AUSGEWÄHLTER AUSZUG
---

In dem gleichen Sinne antwortete auch Tolstoi, obgleich er mit einem Dank an die Mediziner „für die geretteten Leben“ begann. Dann aber merkte der Abgeordnete an: „Ich gehe in meiner Position bezüglich der Notwendigkeit der Vakzinierung von der Haltung unseres Präsidenten ausgehe, der mehrfach vom freiwilligen Charakter solch einer Entscheidung für jeden Bürger gesprochen hat“. „Separat halte ich es für richtig, die von der Regierung vorgeschlagenen Maßnahmen zur Einführung von QR-Codes zu erörtern. Hier sind eine ausführliche Analyse und eine tiefsinnige Diskussion über die Effektivität derartiger Maßnahmen und keine Suche nach Feinden und gegenseitige Vorwürfe nötig“, fügte Pjotr Tolstoi hinzu. Und erzielte einen Volltreffen hinsichtlich des Hauptthemas des gesamten Tages. Die Sache ist die, dass im Verlauf des 24. November widersprüchliche Informationen über die bevorstehende Behandlung dieser Gesetzentwürfe aus der Staatsduma kamen. Theoretisch sollte sie ab 15. Dezember beginnen. Im Zeitplan des Unterhauses für diesen Monat gab es aber keinen entsprechenden Punkt. Daher begannen die einen Quellen unter den Abgeordneten davon zu sprechen, dass die Pause mit der Einführung der QR-Codes verlängert werde. Andere betonte aber zu Recht, dass die Staatsduma auch im Verlauf des Dezembers eine Entscheidung treffen könne.

---

DAS MATERIAL
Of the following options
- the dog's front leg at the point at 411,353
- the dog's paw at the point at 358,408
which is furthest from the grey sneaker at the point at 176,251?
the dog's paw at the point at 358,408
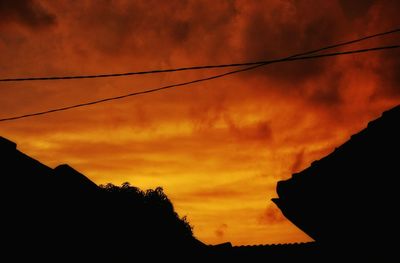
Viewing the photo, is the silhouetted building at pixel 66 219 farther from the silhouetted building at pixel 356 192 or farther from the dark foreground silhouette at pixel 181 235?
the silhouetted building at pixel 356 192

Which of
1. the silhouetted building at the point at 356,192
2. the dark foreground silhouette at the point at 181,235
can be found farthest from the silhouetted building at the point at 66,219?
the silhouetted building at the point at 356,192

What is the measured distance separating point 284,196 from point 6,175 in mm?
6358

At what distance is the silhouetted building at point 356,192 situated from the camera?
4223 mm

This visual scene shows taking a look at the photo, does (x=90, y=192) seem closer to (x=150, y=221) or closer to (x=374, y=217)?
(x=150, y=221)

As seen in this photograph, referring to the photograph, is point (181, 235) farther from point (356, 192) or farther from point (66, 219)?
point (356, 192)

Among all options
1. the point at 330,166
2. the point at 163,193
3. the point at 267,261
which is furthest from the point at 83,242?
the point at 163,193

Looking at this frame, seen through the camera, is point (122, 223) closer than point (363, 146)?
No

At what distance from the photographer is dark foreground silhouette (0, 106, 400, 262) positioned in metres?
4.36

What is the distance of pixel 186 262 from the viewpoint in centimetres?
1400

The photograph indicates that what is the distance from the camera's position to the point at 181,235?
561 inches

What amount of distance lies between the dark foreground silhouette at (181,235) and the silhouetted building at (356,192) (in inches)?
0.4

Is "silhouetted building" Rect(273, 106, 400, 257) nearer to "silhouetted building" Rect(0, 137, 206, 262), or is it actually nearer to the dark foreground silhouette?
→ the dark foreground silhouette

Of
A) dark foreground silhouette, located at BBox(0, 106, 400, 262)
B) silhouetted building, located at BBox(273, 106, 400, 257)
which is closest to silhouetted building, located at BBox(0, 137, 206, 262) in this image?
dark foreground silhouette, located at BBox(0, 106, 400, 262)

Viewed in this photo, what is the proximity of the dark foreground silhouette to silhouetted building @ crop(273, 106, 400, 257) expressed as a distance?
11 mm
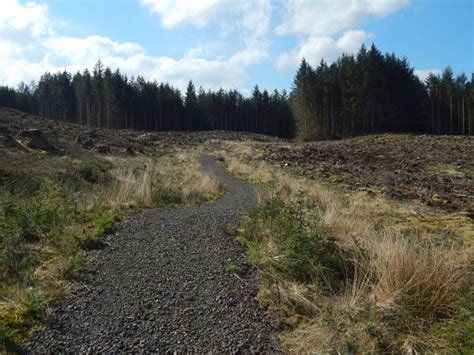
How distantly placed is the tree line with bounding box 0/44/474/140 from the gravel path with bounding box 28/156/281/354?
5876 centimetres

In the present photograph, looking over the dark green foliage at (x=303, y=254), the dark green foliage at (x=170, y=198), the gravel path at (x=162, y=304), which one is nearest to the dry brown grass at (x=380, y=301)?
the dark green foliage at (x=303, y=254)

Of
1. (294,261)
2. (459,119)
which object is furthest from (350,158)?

---

AUFGABE
Beantworten Sie kurz diese Fragen zum Auszug:
(a) Wofür dankte Tolstoi den Medizinern zu Beginn seiner Antwort?
(b) Was ist laut Tolstoi bei der Erörterung der QR-Code-Maßnahmen nötig?
(c) Ab welchem Datum sollte die Behandlung der Gesetzentwürfe theoretisch beginnen?
Bitte stützen Sie sich allein auf den Auszug.

ANTWORTBEREICH
(a) Für die geretteten Leben.
(b) Eine ausführliche Analyse und eine tiefsinnige Diskussion über die Effektivität derartiger Maßnahmen.
(c) Ab 15. Dezember.